▶ Exercice écrit: Recopiez tel quel le passage des entrées qui s'ouvre sur la ligne contenant « Is (683,338) closer » et se poursuit jusqu'à la fin des entrées, ces deux bornes comprises. N'incluez pas les images dans votre réponse.

▶ Données fournies:
━━━━

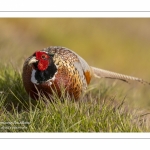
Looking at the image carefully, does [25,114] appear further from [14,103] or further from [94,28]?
[94,28]

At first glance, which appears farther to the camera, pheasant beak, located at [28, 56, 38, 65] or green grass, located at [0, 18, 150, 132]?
pheasant beak, located at [28, 56, 38, 65]

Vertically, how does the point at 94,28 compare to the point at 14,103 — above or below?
above

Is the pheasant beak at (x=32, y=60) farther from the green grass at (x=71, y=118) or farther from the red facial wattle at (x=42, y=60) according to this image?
the green grass at (x=71, y=118)

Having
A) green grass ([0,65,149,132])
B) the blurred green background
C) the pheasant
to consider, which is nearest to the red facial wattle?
the pheasant

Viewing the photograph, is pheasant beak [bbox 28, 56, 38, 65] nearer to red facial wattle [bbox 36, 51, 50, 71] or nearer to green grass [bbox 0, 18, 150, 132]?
red facial wattle [bbox 36, 51, 50, 71]

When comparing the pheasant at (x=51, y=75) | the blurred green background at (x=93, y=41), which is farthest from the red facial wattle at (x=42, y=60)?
the blurred green background at (x=93, y=41)

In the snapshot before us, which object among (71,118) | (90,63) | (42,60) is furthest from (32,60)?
(90,63)
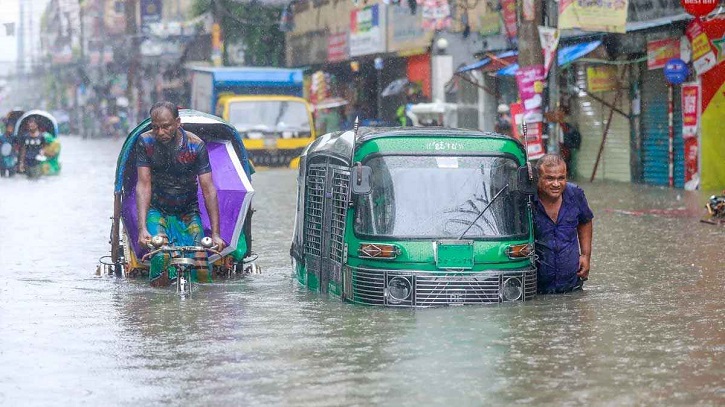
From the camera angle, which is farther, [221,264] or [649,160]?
[649,160]

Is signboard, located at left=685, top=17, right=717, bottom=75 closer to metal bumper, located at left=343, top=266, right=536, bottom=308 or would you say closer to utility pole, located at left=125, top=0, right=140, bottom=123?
metal bumper, located at left=343, top=266, right=536, bottom=308

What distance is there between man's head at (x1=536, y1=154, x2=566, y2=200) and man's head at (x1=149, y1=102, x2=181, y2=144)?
2.98 m

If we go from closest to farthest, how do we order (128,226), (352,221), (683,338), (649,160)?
(683,338) → (352,221) → (128,226) → (649,160)

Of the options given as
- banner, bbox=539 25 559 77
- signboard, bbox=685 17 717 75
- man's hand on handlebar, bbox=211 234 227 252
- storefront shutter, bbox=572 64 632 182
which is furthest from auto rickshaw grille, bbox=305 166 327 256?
storefront shutter, bbox=572 64 632 182

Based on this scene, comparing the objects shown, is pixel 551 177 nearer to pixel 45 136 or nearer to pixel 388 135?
pixel 388 135

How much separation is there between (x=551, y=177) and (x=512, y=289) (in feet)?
3.04

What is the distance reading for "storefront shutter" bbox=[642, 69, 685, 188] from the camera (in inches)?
1133

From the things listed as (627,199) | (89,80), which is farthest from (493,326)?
(89,80)

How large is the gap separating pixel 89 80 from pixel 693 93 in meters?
91.0

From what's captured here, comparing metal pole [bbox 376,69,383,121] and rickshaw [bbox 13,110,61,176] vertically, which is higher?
metal pole [bbox 376,69,383,121]

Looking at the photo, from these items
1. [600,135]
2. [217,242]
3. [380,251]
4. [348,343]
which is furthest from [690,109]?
[348,343]

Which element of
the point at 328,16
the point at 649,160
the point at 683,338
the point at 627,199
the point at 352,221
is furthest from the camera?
the point at 328,16

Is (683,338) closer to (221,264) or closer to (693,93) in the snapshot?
(221,264)

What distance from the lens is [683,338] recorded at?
32.4ft
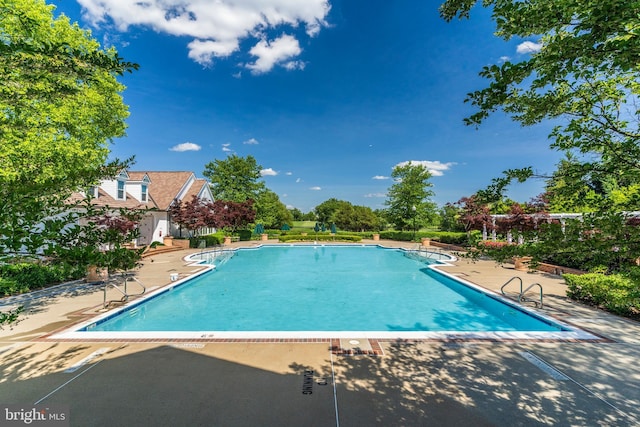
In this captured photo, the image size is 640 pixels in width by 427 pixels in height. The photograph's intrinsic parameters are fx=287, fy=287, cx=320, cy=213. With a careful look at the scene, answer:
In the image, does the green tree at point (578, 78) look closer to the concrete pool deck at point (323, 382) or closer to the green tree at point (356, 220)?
the concrete pool deck at point (323, 382)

━━━━

▶ Résultat attendu:
Is (683,338) closer to (221,264) or closer to (693,93) in the snapshot?
(221,264)

What distance from the lens is [683,338] recorded at?
32.4ft
In this captured photo, the image size is 640 pixels in width by 427 pixels in height. The photograph's intrinsic parameters are fx=287, fy=287, cx=320, cy=213. With a careful look at the scene, answer:
In the image, does the green tree at point (578, 78) look closer to the concrete pool deck at point (323, 382) or closer to the green tree at point (356, 220)?
the concrete pool deck at point (323, 382)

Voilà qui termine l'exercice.